There are close to 10 cafes within 2 blocks of here. They all charge more than $5 for a cup, sell many other items like food, and are doing very well.
The way to handle the problem you describe is to be thoughtful about the prices you charge.
If it costs you X amount to be profitable, you should be charging Y for your coffee. Not coming up with a cattle prod to sell 2 more cups an hour.
This seems like exactly a win win for cafes and for people that want to easily find a place to work remotely. Who loses out here otherwise?
> Extracting money out of everyday life to make our world less friendly and more expensive.
Isn't this what people are doing if they take up a seat in a cafe without buying things? They're making it so the cafe has to charge more to actual customers to survive.
Something that cafe "squatters" don't like to see: they're using a coffee shop as a shared office space, but gratis. The coffee owners tolerate this in exchange for sales, but the most egregious squatters will buy a coffee and let it sit for hours, and maybe go eat somewhere else when they get hungry.

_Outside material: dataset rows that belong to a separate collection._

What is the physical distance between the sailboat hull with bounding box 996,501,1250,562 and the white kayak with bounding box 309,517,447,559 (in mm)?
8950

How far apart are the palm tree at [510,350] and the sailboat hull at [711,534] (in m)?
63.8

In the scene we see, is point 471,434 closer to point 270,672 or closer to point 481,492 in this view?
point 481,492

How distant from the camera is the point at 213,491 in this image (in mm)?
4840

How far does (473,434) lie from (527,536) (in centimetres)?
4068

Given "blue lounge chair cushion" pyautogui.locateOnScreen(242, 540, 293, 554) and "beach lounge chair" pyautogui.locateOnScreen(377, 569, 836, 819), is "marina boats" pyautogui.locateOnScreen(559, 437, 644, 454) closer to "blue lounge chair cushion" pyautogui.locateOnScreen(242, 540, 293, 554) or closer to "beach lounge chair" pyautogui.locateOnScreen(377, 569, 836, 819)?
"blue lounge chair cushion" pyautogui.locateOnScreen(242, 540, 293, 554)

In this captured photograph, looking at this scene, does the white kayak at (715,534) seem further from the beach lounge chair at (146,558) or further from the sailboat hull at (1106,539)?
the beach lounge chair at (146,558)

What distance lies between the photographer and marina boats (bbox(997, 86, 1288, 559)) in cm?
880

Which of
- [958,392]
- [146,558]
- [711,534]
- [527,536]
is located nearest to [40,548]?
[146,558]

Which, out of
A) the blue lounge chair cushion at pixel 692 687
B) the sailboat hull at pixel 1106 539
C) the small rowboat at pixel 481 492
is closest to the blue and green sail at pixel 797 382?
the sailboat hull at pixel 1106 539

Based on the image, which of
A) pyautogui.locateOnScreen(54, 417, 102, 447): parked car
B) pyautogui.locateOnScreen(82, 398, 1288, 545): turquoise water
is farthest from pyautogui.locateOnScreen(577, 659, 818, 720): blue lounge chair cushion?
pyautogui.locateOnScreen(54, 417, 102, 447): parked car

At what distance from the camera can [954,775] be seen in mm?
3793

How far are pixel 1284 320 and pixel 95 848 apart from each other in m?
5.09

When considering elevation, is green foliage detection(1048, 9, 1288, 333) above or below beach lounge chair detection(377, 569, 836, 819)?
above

Maybe a simpler solution is what I've seen some coffee shops discretely implement: chairs that are uncomfortable to sit for hours.
It really depends if it’s “rent seeking” - getting money from people occupying seats that would normally be empty (no revenue loss) or if it’s encouraging people to “pay what’s being lost” - the laptop campers are using seats that are causing other people to NOT buy coffee.

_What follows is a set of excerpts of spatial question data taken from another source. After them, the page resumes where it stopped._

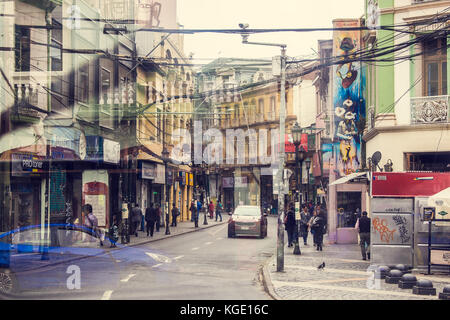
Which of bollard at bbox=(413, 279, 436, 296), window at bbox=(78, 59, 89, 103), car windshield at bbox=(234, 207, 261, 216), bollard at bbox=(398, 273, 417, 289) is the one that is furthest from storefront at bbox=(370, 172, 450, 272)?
window at bbox=(78, 59, 89, 103)

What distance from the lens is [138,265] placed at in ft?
59.2

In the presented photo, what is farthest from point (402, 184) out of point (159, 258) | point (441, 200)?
point (159, 258)

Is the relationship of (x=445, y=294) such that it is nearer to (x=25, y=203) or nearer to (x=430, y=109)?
(x=430, y=109)

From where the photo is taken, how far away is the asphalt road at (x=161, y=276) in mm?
12461

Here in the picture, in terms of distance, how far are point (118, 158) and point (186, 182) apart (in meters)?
22.0

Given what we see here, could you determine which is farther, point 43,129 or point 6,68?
point 43,129

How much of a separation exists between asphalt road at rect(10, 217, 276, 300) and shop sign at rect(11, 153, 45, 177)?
14.2 ft

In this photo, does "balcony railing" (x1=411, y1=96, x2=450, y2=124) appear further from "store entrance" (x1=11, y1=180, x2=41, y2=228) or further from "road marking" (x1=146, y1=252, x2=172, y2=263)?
"store entrance" (x1=11, y1=180, x2=41, y2=228)

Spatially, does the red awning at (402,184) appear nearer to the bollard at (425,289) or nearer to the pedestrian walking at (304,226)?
the bollard at (425,289)

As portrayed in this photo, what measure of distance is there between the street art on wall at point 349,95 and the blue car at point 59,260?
10.7 m

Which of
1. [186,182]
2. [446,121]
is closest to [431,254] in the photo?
[446,121]

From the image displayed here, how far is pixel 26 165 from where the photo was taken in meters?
22.0

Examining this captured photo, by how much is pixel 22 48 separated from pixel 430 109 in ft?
49.2
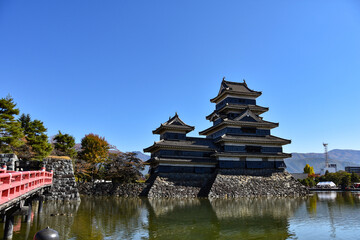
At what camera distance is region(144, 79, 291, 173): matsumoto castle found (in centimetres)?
3300

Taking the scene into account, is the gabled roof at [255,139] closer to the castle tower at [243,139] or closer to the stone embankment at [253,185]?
the castle tower at [243,139]

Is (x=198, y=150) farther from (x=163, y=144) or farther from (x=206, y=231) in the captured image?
(x=206, y=231)

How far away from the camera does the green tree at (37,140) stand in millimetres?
23812

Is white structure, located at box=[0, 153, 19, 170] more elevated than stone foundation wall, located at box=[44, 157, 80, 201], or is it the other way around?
white structure, located at box=[0, 153, 19, 170]

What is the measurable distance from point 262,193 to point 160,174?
41.6 ft

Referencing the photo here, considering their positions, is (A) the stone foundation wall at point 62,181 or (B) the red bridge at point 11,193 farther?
(A) the stone foundation wall at point 62,181

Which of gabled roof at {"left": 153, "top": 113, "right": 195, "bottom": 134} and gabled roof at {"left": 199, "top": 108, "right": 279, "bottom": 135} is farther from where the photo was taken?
gabled roof at {"left": 199, "top": 108, "right": 279, "bottom": 135}

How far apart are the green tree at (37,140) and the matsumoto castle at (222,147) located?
39.7 feet

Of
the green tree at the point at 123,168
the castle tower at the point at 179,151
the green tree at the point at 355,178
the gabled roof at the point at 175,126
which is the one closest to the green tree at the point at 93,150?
the green tree at the point at 123,168

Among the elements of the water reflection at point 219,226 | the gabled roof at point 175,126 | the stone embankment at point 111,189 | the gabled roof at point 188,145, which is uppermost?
the gabled roof at point 175,126

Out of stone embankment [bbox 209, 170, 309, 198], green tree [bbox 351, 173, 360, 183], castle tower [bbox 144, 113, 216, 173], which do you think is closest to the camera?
stone embankment [bbox 209, 170, 309, 198]

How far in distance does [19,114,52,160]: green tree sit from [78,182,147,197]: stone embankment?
8225 millimetres

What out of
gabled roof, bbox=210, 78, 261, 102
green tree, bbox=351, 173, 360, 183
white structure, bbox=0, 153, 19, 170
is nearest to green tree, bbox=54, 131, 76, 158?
white structure, bbox=0, 153, 19, 170

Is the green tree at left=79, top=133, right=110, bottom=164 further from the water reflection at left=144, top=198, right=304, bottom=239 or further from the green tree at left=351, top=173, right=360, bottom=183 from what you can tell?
the green tree at left=351, top=173, right=360, bottom=183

If it’s the latter, it’s not really rent seeking as much as trying to enforce an existing social contract.
I've never mot bought a coffee somewhere because there were people using a laptop. If the seats are full I still buy my coffee and go sit on a bench nearby.
It's not cut and dry, someone using a laptop doesn't reduce the spending of others. It's not a formal restaurant where you need the table to make the sale.

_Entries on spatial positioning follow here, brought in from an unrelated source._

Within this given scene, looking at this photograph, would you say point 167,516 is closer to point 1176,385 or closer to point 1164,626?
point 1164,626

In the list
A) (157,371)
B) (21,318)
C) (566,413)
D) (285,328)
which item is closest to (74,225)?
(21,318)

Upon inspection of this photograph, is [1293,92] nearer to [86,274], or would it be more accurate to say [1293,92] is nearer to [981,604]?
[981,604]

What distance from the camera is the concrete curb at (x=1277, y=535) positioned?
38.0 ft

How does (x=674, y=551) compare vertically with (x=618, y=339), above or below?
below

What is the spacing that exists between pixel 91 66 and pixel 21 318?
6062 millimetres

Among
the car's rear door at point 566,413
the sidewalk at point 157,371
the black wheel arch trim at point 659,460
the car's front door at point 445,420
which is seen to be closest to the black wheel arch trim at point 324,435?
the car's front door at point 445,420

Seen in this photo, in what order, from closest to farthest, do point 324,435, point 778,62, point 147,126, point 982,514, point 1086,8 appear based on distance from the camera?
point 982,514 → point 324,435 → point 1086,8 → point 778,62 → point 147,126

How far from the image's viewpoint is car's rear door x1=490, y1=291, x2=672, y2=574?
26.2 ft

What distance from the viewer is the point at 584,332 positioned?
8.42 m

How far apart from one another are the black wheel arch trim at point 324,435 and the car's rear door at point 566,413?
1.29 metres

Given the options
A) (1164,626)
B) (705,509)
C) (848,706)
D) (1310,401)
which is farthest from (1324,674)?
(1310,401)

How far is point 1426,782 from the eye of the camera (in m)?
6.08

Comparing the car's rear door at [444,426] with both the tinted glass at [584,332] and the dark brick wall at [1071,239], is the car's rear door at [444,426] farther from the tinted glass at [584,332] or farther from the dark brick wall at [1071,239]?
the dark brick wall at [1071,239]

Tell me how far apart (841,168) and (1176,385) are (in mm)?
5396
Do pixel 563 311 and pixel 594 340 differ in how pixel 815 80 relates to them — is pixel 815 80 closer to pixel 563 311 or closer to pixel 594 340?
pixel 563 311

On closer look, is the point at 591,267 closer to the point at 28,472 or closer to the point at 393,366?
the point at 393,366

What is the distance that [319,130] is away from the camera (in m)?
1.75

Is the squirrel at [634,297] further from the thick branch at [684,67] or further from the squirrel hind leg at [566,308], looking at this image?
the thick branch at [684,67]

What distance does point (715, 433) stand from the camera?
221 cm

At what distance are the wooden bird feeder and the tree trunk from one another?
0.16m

In theory we should "cut intermediates" indeed, but if you read the article, she explains her product: a way to avoid confrontational conversations in coffee-shops, all while ensuring people who are staying a long time are not blocking a table without ordering. This is "orthogonal" to improving the coffee.
If anything this should "displace" (obviously it won't) some of the salary of waiters, who were before tasked to go yell at people with laptops, and now no longer need to do it. So it shouldn't theoretically take from the "money" for better coffee, but rather smooth out the atmosphere in the coffee shops
I get it, I just don't agree.
I would say we should just have the uncomfortable interaction.
Why do we need to pay to make our world less interpersonal?
In my opinion it's already quite unfriendly to have an unpaying customer wasting limited time in your café.
This solution by itself would function like this, but you are leaving out a crucial point that it also doubles as a hub to advertise your café as a place that will welcome you as long as you pay.
The client can know beforehand which cafés are ok with you using it as a cowork space, and cafés make sure they don't have dead space, which in many parts of the world is very expensive.
Those who disagree with the system can always default to just paying for an actual coworking space.
I have the opposite experience.
I am friends with the Cafe owner on my street.
He has a ton of regulars that hang out there all the time, myself included. I spend a lot there, so do they. Often times they are having their real estate sales meetings there, startup discussions, etc (you know, doing business).
They all, including me, known the owner well, we are friends.
Something like this would completely ruin that dynamic. It would push away the customers like me and the others I described that regularly spend a lot there in favor of getting $5 from the "randos".